In my April article I used z-score ratio to conclude that the municipal CEFs are overvalued and I can proudly say that I warned you, but in fact my thesis is currently not proven. Even though MUB really retraced:
MUB data by YCharts
It is still higher than it used to be on April 22. My whole idea was not to predict the direction of the market anyway, but to say that discounts will widen. I still think that the 2% discount average for any Muni CEF is not well deserved. If the yield euphoria is gone and there is a slight change in sentiment we will probably see further widening of the average discount. Even worse, discounts can widen with no reason at all. They seem to have random behavior.
A perfect example of an overvaluation
I am currently monitoring the sector for undervalued ones and will probably have some of them coming if the trend of cutting distributions continues. Nuveen munis also deserve a deeper look statistically and will probably do an article about them.
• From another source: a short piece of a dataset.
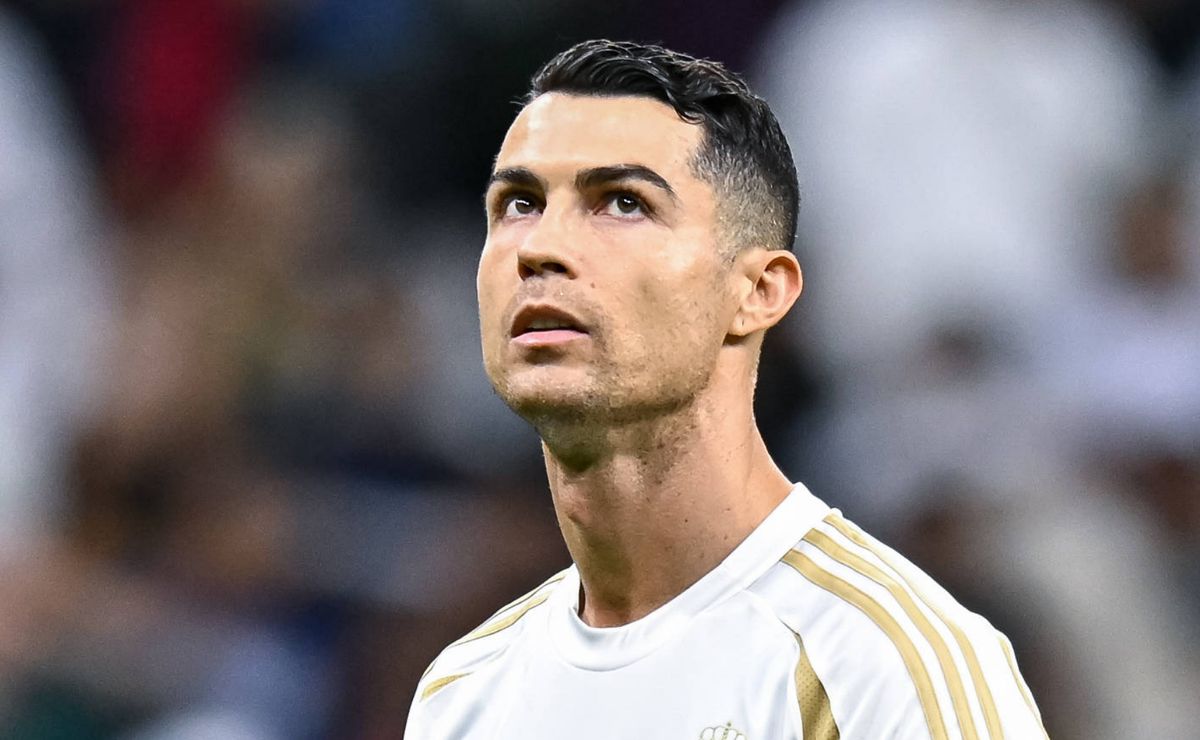Al Hilal CEO shuts down hopes of a Ronaldo and Messi reunion at the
Another respected Seeking Alpha author started a discussion on them here.
Is 2% discount deserved for a Muni CEF?
I cannot find any reason for these funds to have such a low absolute discount compared to other closed end funds. Will be glad to have a discussion about this in the comment section, because my main conclusion after running a lot of regressions is that this is a random behavior
Mispricing against benchmark
A way to detect mispricing is to construct a basket of funds and compare it to the benchmark Muni Bond ETF, MUB. The MUB has a very high correlation to the NAV of all the CEF holdings, which makes it a reliable comparison.
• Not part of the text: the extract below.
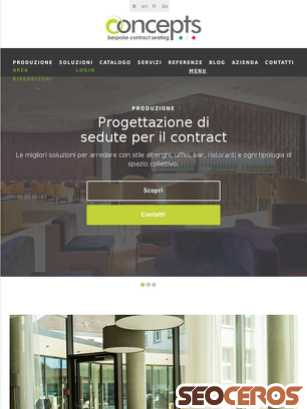 contract-concepts.it tablet anteprima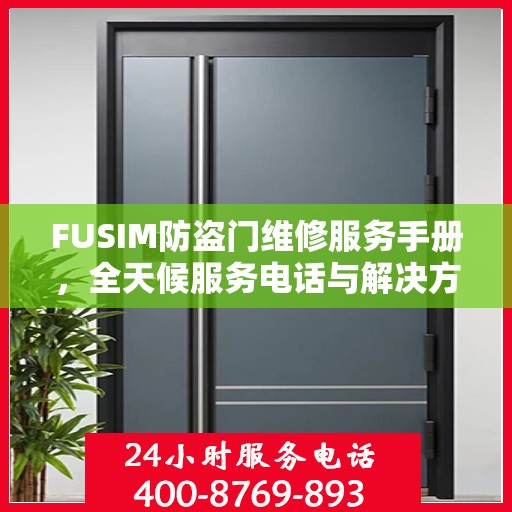 FUSIM防盗门维修服务手册，全天候服务电话与解决方案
We constructed a portfolio of 10 CEFs and compared its profit to that of MUB. Each portfolio is constructed in a way that the profits of each portfolio move with a slope of 1.
source: author's software
Currently The basket of this 10 muni funds is almost 4 standard deviations cheaper compared to MUB which is around 2.5% in absolute value. This is not a large deviation in absolute terms and even though it looks nice on the chart, do not forget that the average discount for the whole group is just 2%.
Author's view of the situation.
If you are a buyer in this situation who is not scared of higher rates and are looking for some tax-free yields concentrate on funds that have already cut its distribution. This is a trend in the sector and future cuts will probably be the norm for most of the funds in the sector. While I have always defended the thesis that dividend policy should not affect market pricing, there are many examples in the practice that oppose this basic financial logic. The last example is the fund IIM for which I wrote an article and several days later there was another one, by a respected author. Be careful not to pay a high premium for a fund that is about to cut its distribution. The best way to do that is to buy after the cut. IIM is a perfect example of the strategy and will save you from dividend cut risk at least the first one you are patient enough to wait for.
Muni CEFs have retraced, but discounts still show inflated levels. Don't concentrate too much on 52 weeks z-score, because there was a big enough period of overvalued pricing that can make a 2% discount look normal. Be prepared for dividend cuts and at least try to buy the same NAV after the dividend cut, not before that. We are still in a mini bubble mode, but nothing serious to give good arbitrage trades so you have to be directional and either invest or know your stops if you are trading.
Disclosure: I am/we are long IIM.
I wrote this article myself, and it expresses my own opinions. I am not receiving compensation for it (other than from Seeking Alpha). I have no business relationship with any company whose stock is mentioned in this article.